§ DOCUMENT EXCERPT
******

XIII. Concerning the imposition of hands, this one served in its time, and there is no necessity of conserving it now, because by the imposition of hands, one cannot give the Holy Spirit, because this only belongs to God.

Concerning the ecclesiastic order, we believe in what St. Paul wrote about it in the first epistle to Timothy, and in other places.

XIII. The separation between man and woman who were legitimaly united by a marriage cannot be unmade but by adultery, as our Lord teaches (Matthew 19:5). And the separation can not only be made by this cause but also, after examination by a magistrate, the non-guilty part, if cannot contain himself, should marry, as Saint Ambrose says about the seventh chapter of the first epistle to Corinthians. The magistrate, however, should proceed with maturity in his advice.

******

§ INFORMATION SHOWN
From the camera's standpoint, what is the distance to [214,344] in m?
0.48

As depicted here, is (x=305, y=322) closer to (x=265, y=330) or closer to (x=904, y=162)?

******

§ WORK TO COMPLETE
(1) Name each book of Scripture cited in the articles on faith and church practice.
(2) Write the next part of the articles on faith and church practice, picking up after their final sentence.
The data above is separate material, unrelated to the articles on faith and church practice.

§ TASK ANSWERS
(1) The first epistle to Timothy, Matthew (19:5), and the first epistle to Corinthians

(2)
XIV. Saint Paul, teaching the bishop should husband of only one woman, do not say that it is illicit to marry again, but the saint apostle condemns the bigamy that most men from those times were inured; however, we let the judgment to the ones who are more versed in the Holy Scriptures, and we do not found our faith in this point.

XV. It is not licit to vow to God, unless what He approves. Thus the monastic vows only tend to corrupt the true service to God. And it is also great temerity and presumption of the man to vow beyond his vocation, because the Holy Scripture teaches us that continence is a special gift (Matthew 15 and First Corinthians 7). Thus, it follows that the ones who impose themselves this necessity, renouncing the matrimony of their entire lives, cannot be excused of extreme temerity and excessive, insolent confidence in themselves.

And thus they tempt God, because the gift of continence is only temporal in some people, and the one who had it for some time will not have it for the entire life. For this, monks, priests and others that oblige and promise to live in chastity, they tempt God, for this reason it is not in them what they promise.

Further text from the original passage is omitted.